*Problem description:*
Reproduce each of the items below word for word, including every answer.

*Supplied data:*
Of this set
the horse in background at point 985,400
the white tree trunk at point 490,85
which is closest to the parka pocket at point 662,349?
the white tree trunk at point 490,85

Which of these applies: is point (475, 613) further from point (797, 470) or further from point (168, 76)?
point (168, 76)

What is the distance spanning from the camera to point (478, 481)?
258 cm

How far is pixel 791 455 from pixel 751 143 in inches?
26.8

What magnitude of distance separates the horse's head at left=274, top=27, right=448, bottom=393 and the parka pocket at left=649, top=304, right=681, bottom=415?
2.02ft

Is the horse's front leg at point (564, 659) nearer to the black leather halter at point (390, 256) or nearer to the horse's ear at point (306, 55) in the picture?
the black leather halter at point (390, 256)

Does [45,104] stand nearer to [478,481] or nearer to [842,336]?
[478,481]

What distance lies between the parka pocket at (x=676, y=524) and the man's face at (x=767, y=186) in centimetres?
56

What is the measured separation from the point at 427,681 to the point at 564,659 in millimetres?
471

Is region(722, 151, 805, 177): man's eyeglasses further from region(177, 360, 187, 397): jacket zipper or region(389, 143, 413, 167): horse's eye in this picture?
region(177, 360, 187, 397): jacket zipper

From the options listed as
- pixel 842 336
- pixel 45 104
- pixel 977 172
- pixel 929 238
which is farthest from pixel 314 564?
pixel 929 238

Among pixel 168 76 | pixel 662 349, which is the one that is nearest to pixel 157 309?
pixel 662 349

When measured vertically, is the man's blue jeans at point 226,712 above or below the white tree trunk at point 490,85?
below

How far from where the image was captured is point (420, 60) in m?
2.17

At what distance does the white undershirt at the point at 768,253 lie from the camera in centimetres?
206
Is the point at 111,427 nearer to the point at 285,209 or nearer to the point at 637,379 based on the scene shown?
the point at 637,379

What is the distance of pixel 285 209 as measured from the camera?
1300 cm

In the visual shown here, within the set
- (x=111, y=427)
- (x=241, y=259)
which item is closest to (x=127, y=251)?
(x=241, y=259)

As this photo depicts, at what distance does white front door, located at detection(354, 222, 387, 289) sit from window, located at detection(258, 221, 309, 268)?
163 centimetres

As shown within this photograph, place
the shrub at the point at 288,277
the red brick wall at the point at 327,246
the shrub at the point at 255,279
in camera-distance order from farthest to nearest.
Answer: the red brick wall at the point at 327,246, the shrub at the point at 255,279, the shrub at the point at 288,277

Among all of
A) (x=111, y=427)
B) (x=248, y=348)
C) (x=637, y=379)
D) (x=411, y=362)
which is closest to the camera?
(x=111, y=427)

*Task result:*
Of this set
the horse in background at point 985,400
the white tree trunk at point 490,85
which is closest to the parka pocket at point 662,349?
the white tree trunk at point 490,85

Which of these applies: is point (475, 613) further from point (797, 470) or further from point (168, 76)?
point (168, 76)

What is the distance spanning from the camera to point (478, 481)?
258 cm

How far is pixel 791 455 from pixel 751 143 in inches?
26.8

What magnitude of distance separates the horse's head at left=274, top=27, right=448, bottom=393 and the parka pocket at left=649, top=304, right=681, bottom=415?
2.02ft

Is the horse's front leg at point (564, 659) nearer to the black leather halter at point (390, 256) or nearer to the horse's ear at point (306, 55) in the picture?
the black leather halter at point (390, 256)

Does [45,104] stand nearer to [478,481] or nearer to [842,336]?
[478,481]

What distance lies between the parka pocket at (x=676, y=524) and the man's face at (x=767, y=186) in centimetres?
56

What is the measured separation from the point at 427,681 to the point at 564,659 in millimetres?
471

Is region(722, 151, 805, 177): man's eyeglasses further from region(177, 360, 187, 397): jacket zipper or region(389, 143, 413, 167): horse's eye in this picture?
region(177, 360, 187, 397): jacket zipper

From the options listed as
- pixel 842 336
- pixel 45 104
- pixel 977 172
- pixel 929 238
which is farthest from pixel 314 564?
pixel 929 238

Among pixel 168 76 | pixel 662 349, which is the one that is nearest to pixel 157 309?
pixel 662 349

When measured vertically, is the man's blue jeans at point 226,712 above or below the white tree trunk at point 490,85?
below

How far from where the image was captured is point (420, 60) in m?
2.17

At what distance does the white undershirt at the point at 768,253 lie from the camera in centimetres?
206
Is the point at 111,427 nearer to the point at 285,209 or nearer to the point at 637,379 based on the scene shown?
the point at 637,379

What is the distance of pixel 285 209 as measured from the camera?
1300 cm

In the visual shown here, within the set
- (x=111, y=427)
- (x=241, y=259)
which item is closest to (x=127, y=251)?
(x=241, y=259)

As this photo depicts, at what distance does white front door, located at detection(354, 222, 387, 289) sit from window, located at detection(258, 221, 309, 268)?
163 centimetres

As shown within this photograph, place
the shrub at the point at 288,277
the red brick wall at the point at 327,246
the shrub at the point at 255,279
in camera-distance order from farthest to nearest.
Answer: the red brick wall at the point at 327,246, the shrub at the point at 255,279, the shrub at the point at 288,277

Among all of
A) (x=111, y=427)
B) (x=248, y=348)
C) (x=637, y=379)
D) (x=411, y=362)
which is closest to the camera?
(x=111, y=427)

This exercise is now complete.